Fight Night

Guest poster brian d foy writes:

YAPC::NA is hosting a deathmatch that will finally settle the editor question, do you settle for vim or emacs when you are stubborn enough to not use something good. The advocates of either side are sure to point to the many ways they are able to modify their editor (probably using something that most people will agree is even uglier than Perl) so they can use weird, private incantations to do things that only work on their local system. You might notice these people wasting half a day setting up their inferior editor when they get a new system, or being unable to follow what they are doing in their primitive editors during their presentations.

If you’re using one of these abysmally lacking editors, what have you done to make it useful to you? What aliases and commands have you set up? Which ones do you use most frequently?
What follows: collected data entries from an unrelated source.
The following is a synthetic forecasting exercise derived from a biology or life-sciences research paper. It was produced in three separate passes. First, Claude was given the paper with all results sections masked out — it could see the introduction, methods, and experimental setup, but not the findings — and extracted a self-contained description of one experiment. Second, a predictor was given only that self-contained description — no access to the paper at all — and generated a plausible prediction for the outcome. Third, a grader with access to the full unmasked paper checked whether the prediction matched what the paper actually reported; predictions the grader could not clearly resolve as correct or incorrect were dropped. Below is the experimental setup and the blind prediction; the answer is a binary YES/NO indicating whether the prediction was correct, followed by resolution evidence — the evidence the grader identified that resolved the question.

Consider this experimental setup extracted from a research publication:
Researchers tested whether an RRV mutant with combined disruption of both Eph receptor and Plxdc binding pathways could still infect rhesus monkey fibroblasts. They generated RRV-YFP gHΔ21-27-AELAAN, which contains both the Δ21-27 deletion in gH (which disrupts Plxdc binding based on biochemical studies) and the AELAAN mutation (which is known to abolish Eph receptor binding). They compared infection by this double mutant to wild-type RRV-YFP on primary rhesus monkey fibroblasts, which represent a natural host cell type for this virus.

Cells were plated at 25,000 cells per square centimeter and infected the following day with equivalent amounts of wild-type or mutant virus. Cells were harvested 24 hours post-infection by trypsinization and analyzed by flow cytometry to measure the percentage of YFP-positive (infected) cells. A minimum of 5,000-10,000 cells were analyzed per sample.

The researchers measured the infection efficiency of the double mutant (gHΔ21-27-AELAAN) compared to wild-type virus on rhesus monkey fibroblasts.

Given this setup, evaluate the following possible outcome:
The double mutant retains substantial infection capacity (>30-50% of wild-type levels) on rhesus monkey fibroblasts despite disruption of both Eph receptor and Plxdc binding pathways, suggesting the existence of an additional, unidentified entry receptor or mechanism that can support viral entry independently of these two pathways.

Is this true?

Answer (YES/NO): YES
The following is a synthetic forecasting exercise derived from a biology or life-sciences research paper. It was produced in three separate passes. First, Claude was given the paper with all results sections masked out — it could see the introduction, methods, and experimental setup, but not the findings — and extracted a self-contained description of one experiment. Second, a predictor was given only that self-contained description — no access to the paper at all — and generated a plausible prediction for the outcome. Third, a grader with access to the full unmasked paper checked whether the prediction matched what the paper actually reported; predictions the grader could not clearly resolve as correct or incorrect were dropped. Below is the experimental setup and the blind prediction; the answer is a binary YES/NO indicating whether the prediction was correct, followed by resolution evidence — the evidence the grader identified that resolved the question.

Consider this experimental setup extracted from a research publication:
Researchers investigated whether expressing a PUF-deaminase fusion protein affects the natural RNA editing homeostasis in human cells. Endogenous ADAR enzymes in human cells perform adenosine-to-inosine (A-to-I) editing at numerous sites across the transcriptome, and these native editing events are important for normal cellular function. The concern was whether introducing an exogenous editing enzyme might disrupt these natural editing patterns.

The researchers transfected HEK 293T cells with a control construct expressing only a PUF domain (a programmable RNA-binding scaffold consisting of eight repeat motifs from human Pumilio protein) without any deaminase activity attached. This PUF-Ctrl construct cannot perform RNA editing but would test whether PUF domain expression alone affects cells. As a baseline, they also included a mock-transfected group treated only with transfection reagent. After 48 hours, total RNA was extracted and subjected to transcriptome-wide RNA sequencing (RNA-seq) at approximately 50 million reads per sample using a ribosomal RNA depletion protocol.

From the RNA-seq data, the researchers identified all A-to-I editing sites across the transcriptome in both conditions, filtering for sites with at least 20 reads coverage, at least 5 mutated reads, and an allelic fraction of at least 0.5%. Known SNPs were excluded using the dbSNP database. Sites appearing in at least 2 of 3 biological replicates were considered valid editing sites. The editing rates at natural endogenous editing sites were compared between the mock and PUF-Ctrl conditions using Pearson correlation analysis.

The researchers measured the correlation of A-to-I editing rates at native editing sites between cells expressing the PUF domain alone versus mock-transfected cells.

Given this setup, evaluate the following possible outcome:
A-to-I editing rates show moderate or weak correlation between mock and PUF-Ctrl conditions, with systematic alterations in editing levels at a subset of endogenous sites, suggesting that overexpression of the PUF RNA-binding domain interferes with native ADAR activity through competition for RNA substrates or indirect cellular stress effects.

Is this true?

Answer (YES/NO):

Did you get these modifications in secret meetings in dark alleys away from the eyes of respectable society? Did you download dubious files from sketchy websites that you find on Reddit? How many editor diseases you have caught?
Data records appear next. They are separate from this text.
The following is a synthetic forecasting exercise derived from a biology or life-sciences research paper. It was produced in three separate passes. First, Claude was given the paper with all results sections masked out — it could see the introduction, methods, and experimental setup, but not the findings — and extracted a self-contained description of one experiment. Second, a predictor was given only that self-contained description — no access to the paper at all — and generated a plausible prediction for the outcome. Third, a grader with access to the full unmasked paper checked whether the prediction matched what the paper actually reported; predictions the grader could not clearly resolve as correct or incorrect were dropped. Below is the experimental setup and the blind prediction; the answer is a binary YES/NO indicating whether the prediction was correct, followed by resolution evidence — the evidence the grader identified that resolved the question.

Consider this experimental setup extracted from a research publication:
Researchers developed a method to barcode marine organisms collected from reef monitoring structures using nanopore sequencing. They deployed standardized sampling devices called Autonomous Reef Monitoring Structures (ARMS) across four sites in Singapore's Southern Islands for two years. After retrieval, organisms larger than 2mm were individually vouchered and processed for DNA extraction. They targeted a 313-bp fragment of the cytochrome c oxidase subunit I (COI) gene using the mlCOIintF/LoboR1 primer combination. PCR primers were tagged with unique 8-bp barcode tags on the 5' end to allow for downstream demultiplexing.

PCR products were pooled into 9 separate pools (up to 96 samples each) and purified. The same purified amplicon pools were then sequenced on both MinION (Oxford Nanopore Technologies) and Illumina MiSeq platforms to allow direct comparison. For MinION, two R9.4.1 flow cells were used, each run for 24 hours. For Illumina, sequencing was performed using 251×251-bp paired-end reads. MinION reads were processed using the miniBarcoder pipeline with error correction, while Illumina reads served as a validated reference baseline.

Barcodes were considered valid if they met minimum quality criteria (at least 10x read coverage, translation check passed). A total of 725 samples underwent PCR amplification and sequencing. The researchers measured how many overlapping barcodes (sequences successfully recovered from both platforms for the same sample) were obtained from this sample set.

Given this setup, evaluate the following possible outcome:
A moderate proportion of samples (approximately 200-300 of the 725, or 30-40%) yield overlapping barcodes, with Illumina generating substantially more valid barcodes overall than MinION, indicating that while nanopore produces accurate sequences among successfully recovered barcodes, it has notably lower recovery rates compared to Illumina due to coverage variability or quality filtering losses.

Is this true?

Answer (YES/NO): NO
If you are using a good editor, you can still participate by showing the luddites how easily you accomplish simple tasks. Or, you can tell the troglodytes just how unevolved they are. Remember, though, to hate the sin but love the sinner. The YAPC::NA Code of Conduct wants to make the conference a safe place, even if an attendee has an unfortunate choice of editor.
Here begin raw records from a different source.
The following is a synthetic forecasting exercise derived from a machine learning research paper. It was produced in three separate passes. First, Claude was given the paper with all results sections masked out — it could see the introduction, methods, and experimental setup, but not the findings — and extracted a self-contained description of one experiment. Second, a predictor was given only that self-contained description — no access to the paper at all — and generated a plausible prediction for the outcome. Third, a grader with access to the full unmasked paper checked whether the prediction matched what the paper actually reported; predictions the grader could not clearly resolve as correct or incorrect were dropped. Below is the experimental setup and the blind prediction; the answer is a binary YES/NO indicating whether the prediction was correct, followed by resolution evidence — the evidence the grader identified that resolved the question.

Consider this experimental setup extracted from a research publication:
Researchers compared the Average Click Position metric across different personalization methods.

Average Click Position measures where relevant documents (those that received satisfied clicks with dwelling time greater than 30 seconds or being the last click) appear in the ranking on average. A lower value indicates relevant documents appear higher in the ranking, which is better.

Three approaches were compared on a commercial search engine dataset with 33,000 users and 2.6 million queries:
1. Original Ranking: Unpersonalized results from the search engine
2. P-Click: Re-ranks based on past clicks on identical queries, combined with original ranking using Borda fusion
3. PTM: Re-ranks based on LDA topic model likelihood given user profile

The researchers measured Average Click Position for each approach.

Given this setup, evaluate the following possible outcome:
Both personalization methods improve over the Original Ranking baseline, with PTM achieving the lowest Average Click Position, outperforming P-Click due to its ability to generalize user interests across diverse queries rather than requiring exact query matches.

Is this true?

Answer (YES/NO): NO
No matter how sophisticated or modern you are, post a picture of your editor setup and link to this post. We want to see what colors, sizes, and fonts that you use. Do you like light on dark, dark on light, light on transparent light? Do you have a background picture or a solid background? Do you want to make your editor look like the old dumb terminals or have all the flash of the Las Vegas strip at night?

[From the YAPC::NA Blog.]

12 Comments

I use GViM because Padre cannot do a split window, that is, show two files (or the same one twice) in the window at the same time. Otherwise I would switch.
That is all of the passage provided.